One evening, a former classmate and I were joking with each other in an e-conversation about being ‘really old’ friends. Anita who climbs mountains, does the salsa and is fired by the spirit of revolution was only talking of growing old in theory, while I have rock-solid evidence.
I have started talking about the virtues of vitamins and the nourishment of nutrients after a lifetime of neglect. When I reported to my doctor-friend of several decades, the fact that I am now on a low-salt diet, she retorted, “I never thought you’d be alive to adhere to one.” Hoping against hope, she hands me a bottle of flax seed capsules.
Like my grandfather and his father before him, I find myself telling friends not to trust private insurers and equity markets — they are good at walking — away with your money, I mean. I catch myself giving random advice to my child despite knowing that the chances of its being followed are as slim as the yoga instructor at the gym.
When I invite people home, I give out my address and spend two minutes explaining how to get there — never mind that they know the city better than I do. Nowadays, I raise my eyebrows in a smirk instead of voicing my disgust — and promptly the delinquent in front of me quails in self-loathing. I used to do this in the past, but now it really works.
Little sins like telling a white lie or wallowing in laziness now get me wondering as to what hell I might end up in after my demise. The Srimad Bhagavatam, a beautiful epic that tells of the glories of God, talks of several different types of hells for various kinds of transgressions on earth. Thanks to a life richly lived, most of us have multiple choices of hellish venues to choose from. I take keen interest in funerary practices and mourning rituals — and wonder which of these I’d like followed in my memory — the granite tombstone or the red roses? The marigold garlands or the simple white shroud? Then I remember with a grin — it’s all going to go up in smoke anyway, why bother. “I always wear something inexpensive and combustible to bed,” a jocular uncle would say, after he suffered his third heart attack in his sleep.
Living life is the toughest bit. The English ‘suffer’ equals the Urdu ‘safar’ and both apply to ‘life’ equally.
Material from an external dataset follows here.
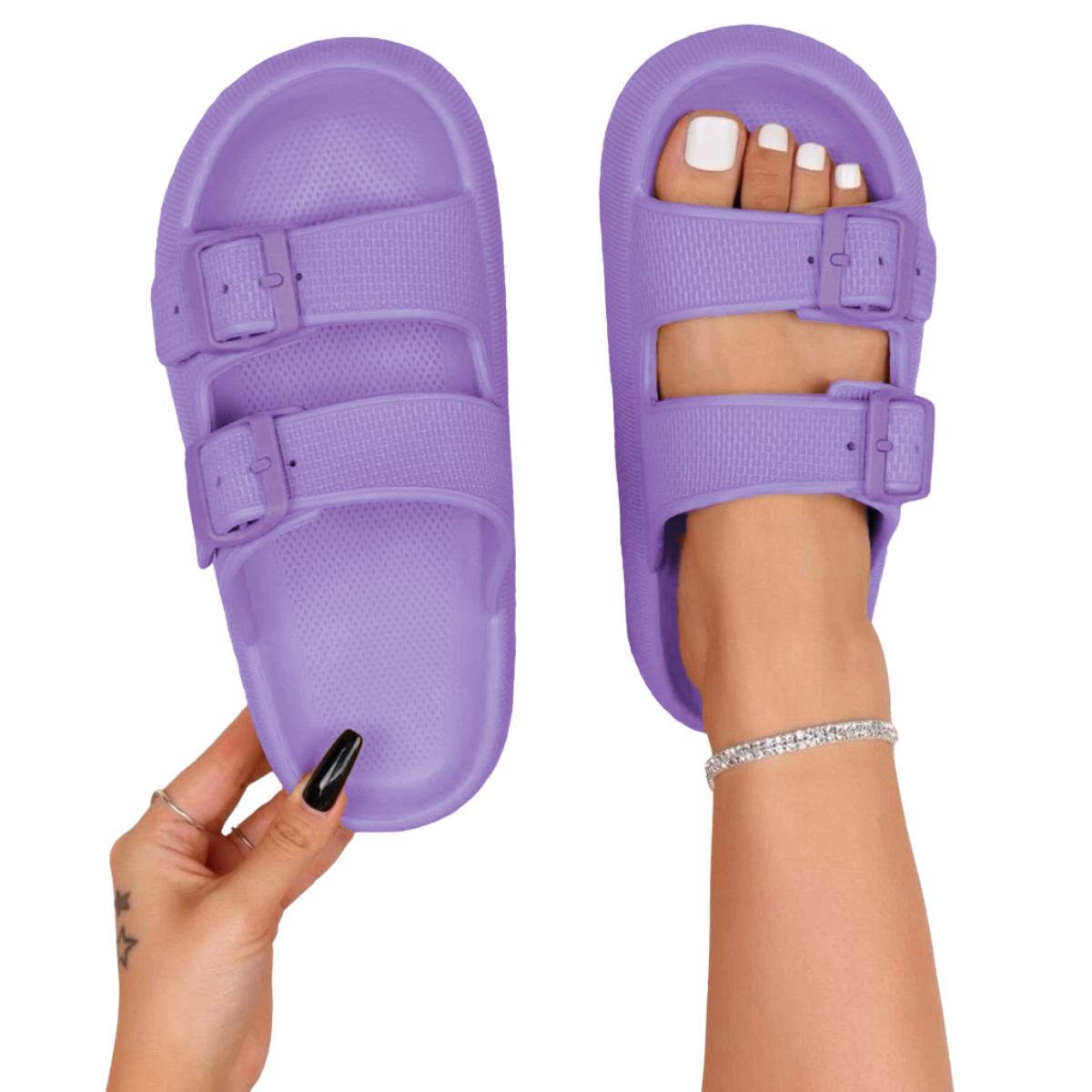 Sandalias Mujer Chancla Antideslizante Baño Playa Huaraches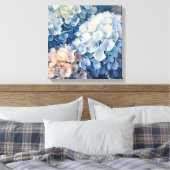 Dreamy Floral Texture – Gentle Flower Style Leinwanddruck (Insitu (Schlafzimmer))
The time spent with friends, laughingly splitting a restaurant bill into six equal portions, idling over a glass of chai on a cold wintry morning on the highway, dawdling for five extra minutes under the quilt while the alarm clock furiously rings its way to lunacy, playing ‘antakshari’ amidst giggles without knowing a single line of any filmi number, teaching your child how to walk or ride a bicycle — these are the precious hours that constitute a life well-lived and an existence truly enjoyed. To live life sublimely, stay firmly in touch with the ridiculous.